§ Exercice 1:
Réécris toutes les entrées du jeu de données sous la forme d'une liste JSON de chaînes, une chaîne par ligne, sans les lignes vides. Omets les images dans ta réponse.

§ Document source:
■ ■ ■ ■ ■
Philippe Jaroussky et Emőke Baráth dans un opéra patchwork de Haendel à la Philharmonie
Le programme, composé d’airs, de duos et de pièces instrumentales, balaie trente ans de période créatrice du compositeur. D’Almira, composé en 1705 pour l’opéra de Hambourg, à Serse créé en 1738 au King’s Theater de Londres. L’agencement savant de ces extraits en petites scènes offre un fil narratif : mariage, dispute, séparation et réconciliation pour créer en fin de compte un nouvel opéra-patchwork qui pourrait s’intituler « Les noces royales d’Emöke Barath et de Philippe Jaroussky ».
L’ouverture est celle d’Ariodante que l’ensemble Artaserse exécute énergiquement, avec des coups d’archets virulents, soulignant les rythmes doublement pointés typiques des ouvertures à la française. Cet ensemble fondé par Philippe Jaroussky en 2002 afin de « faire des concerts adaptés à ma voix » est actuellement réputé comme étant l’un des ensembles sur instruments d’époque les plus passionnants de la scène musicale. Passionnants et passionnés sont les instrumentistes de cet orchestre qui en devient un personnage à part entière tant le jeu est investi. Une mention spéciale revient cependant au premier violon, insufflant la dynamique à ses partenaires de tout son corps, ainsi qu'au hautbois soliste dans l’air d’Almira qui marie subtilement son timbre et son phrasé à celui de la soprano et du basson, soutenant la plainte du contre-ténor dans l’air d’Ariodante, « Scherza infida ».
La première scène révèle le serment de fidélité que se jurent les deux amants dans le duo extrait d’Ariodante, « Prendi questa mano ». Le mariage parfait des timbres des deux interprètes augure des noces heureuses. L’enthousiasme de la soprano répond à la légère inquiétude du contre-ténor, néanmoins les voix finissent par se marier à la perfection et la cadence finale se fait mains jointes, les yeux dans les yeux.
■ ■ ■ ■ ■
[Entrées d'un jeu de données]

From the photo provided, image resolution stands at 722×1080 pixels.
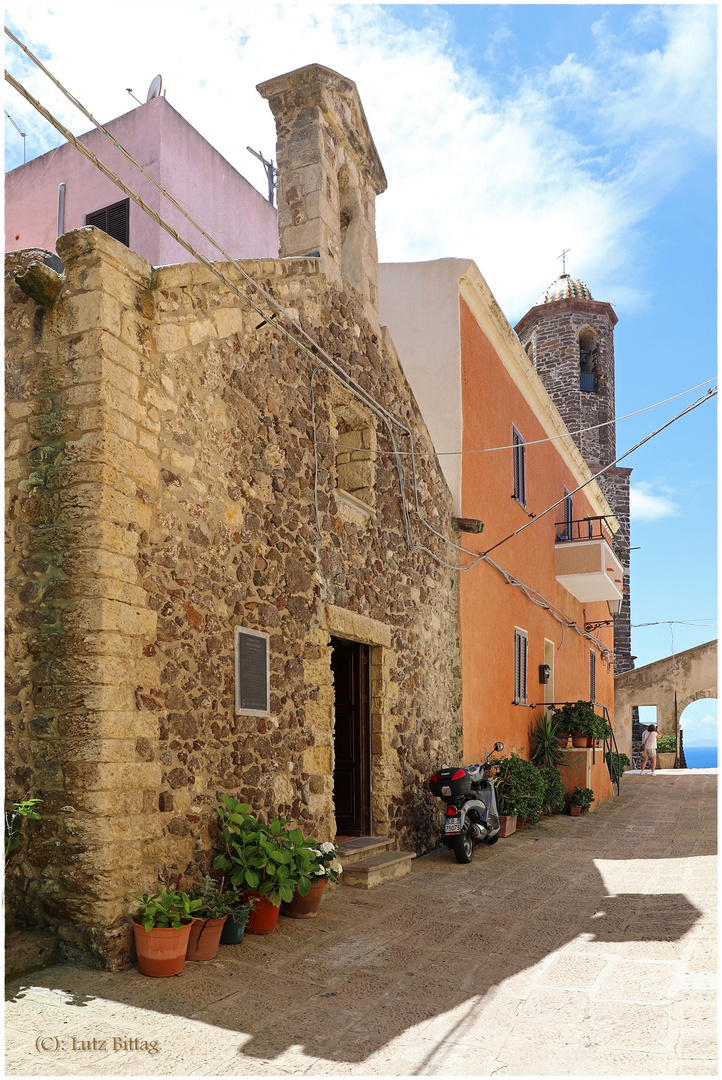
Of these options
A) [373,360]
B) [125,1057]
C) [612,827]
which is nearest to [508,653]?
[612,827]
■ ■ ■ ■ ■
§ Exercice 2:
Recopie à l'identique un passage de la critique du concert, en partant des mots qui contiennent « La première scène » et en t'arrêtant après « dans les yeux. ».

§ Réponse rédigée 1:
[
  "From the photo provided, image resolution stands at 722×1080 pixels.",
  "Of these options",
  "A) [373,360]",
  "B) [125,1057]",
  "C) [612,827]",
  "which is nearest to [508,653]?",
  "[612,827]"
]

§ Réponse rédigée 2:
La première scène révèle le serment de fidélité que se jurent les deux amants dans le duo extrait d’Ariodante, « Prendi questa mano ». Le mariage parfait des timbres des deux interprètes augure des noces heureuses. L’enthousiasme de la soprano répond à la légère inquiétude du contre-ténor, néanmoins les voix finissent par se marier à la perfection et la cadence finale se fait mains jointes, les yeux dans les yeux.